On October 1, 2007, what might have been any normal Monday in Oxfordshire, Jonny Greenwood casually took to the band blog Dead Air Space to announce that Radiohead had recorded a new album called In Rainbows, which would be available for download ten days later for a price to be named by the customer. It was a move that surprised everyone, but in truth, it was a long time coming. Many bands had already independently acquiesced to the idea of the Internet as an ally and not an enemy. Some had even begun intentionally leaking their albums to create buzz in advance of sales. But major record labels, willfully dubious to the obvious sea change, could only wring their hands in despair as sales plummeted and their system failed around them. It was only fitting that one of the most respected and best-selling bands in the world began the funeral dirge in HTML.

But Radiohead had almost played their own eulogy in Hail to the Thief, their last contracted LP with EMI. After touring completed for that album, the band entered its longest dormant period since the lead-up to Kid A. Suddenly the most sought-after free agent in the music business, the band seemed more content to settle into their family lives, making occasional independent appearances here and there. Jonny Greenwood took up residency with the BBC Concert Orchestra and dabbled in classical and film composition. Thom Yorke released his first not-solo record, The Eraser, in 2006, continuing his penchant for stripped-down, laptop-based electronic music. The album received acclaim, but Yorke didn’t tour, and many wondered the same question: where was the band?

In truth, Radiohead had never really stopped working on songs as Radiohead. They just couldn’t bring themselves to master and release any of them. They were in limbo, without obligation or time frame. Attaining a level of self-determination that many might covet, the band languished. In 2006, after initial recording sessions with another producer failed, the band scrapped production and took their new songs to the road. Radiohead had always been acutely aware of their cult fanbase, and road-testing new music seemed a logical way forward.

After touring, the band returned to the studio with Nigel Godrich, whose guiding hand had been sorely missed. It was Nigel who gave the band the structure, focus, and renewed vigor they needed to begin the rehearsing and recording process for In Rainbows. But with strict parameters came a loosening and a long lost freedom. The band recorded live takes in crumbling old mansions again, but there was less stress this time. Despite their immediate beauty, the songs of In Rainbows betray more than anything the sense of a band playing freely for the first time in years. Listening to “Bodysnatchers,” a live take, the raucous joy in the singing and playing is palpable. Yorke’s help of “hey” as a kick-in to the bridge is a clear sign of a band playing loudly in a room. “We felt like we were 16 again,” Yorke said of the sessions.

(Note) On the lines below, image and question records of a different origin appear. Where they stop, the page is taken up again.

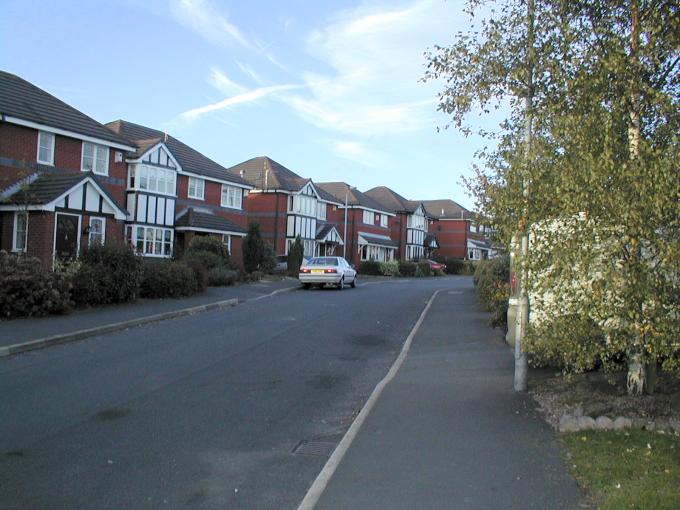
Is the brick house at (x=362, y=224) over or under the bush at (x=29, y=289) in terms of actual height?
over

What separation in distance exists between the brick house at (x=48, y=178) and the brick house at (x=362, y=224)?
31.4 metres

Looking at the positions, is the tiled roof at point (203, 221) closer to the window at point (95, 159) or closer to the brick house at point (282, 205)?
the window at point (95, 159)

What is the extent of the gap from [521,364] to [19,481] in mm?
5820

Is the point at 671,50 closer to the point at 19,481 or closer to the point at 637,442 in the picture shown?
the point at 637,442

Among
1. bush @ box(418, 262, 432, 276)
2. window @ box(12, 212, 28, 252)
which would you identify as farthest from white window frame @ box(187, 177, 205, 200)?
bush @ box(418, 262, 432, 276)

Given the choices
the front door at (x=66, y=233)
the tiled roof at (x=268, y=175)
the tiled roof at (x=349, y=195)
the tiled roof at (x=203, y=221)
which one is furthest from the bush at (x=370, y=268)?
the front door at (x=66, y=233)

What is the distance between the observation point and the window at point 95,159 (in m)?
27.8

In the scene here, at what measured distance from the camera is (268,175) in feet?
164

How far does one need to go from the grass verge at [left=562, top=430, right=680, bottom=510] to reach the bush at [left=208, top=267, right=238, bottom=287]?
21.4 metres

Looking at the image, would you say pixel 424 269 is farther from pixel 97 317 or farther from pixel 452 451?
pixel 452 451

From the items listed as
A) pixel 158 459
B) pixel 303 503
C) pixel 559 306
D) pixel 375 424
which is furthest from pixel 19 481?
pixel 559 306

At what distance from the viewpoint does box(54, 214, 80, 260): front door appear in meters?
24.4

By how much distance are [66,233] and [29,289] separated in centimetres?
1050

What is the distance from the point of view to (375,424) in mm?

Over the course of a year, the band recorded new material. There would still be the problem, however, of releasing it. It was clear by body language that Radiohead wanted nothing to do with the conglomerate dinosaurs, and the band continually resisted renewal offers from EMI, instead reviewing independent labels. During their 2006 tour, in an interview on Chicago Public Radio’s Sound Opinions, Jim DeRagotis and Greg Kot seemed to plead with the band to be the first to buck the establishment and just release new material themselves. It was nice, hypothetical conversation, but at some point in the latter half of 2007, brainstorming commenced, meetings were taken, and the decision was handed down through the band’s tight-knit managerial machine: self-release, give the fans what they want for however much they think it’s worth, and find physical distribution later. Play the Internet at its own game.

http://images.uulyrics.com/cover/r/radiohead/album-in-rainbows.jpg


On October 10, 2007, Radiohead became the first band in history to release an album exclusively to the Internet by means of an official leak. With no contractual stops or intermediaries, the band made a mint. They would later find physical distribution through TBD Records in the US and XL Recordings in the UK, though to this day they remain unsigned. In 2008, In Rainbows appeared again, this time emblazoned with a bright and colorful photographic scheme by Stanley Donwood, a stark departure from his previous oil-based works. “Radiohead, In Rainbows” the cover repeats over and over again, as if even Donwood and the band can’t believe that the album actually happened.

The band promoted the album with webcasts, as they had with Kid A seven years earlier. Their tour and travel itinerary were even green conscious. All of this was accomplished by the band, their long-time managers, and their friends. As usual, critics lavished praise on the album, but Radiohead seemed to have triumphed in more way than one. To be sure, the music itself is much more open, immediate, and outright gorgeous than anything the band has done. Yorke’s voice soars again, and the band relaxes easily into texture and nuance behind it. But always present in the music seems to be the business model itself, decrying greed and celebrating the sheer force of music. On October 10, Radiohead gave the world a day to experience that sheer force together. “No matter what happens now,” Thom Yorke sings on “Videotape,” “I won’t be afraid because I know today has been the most perfect day I’ve ever seen.”

And so Radiohead continues on. Many wonder whether they will continue the model they pioneered with In Rainbows, but whenever the band decides to release music, the world will listen in whatever format it takes. The name Radiohead itself has become a brand, a fact of which the band is very aware and have used to very great artistic and commercial effect.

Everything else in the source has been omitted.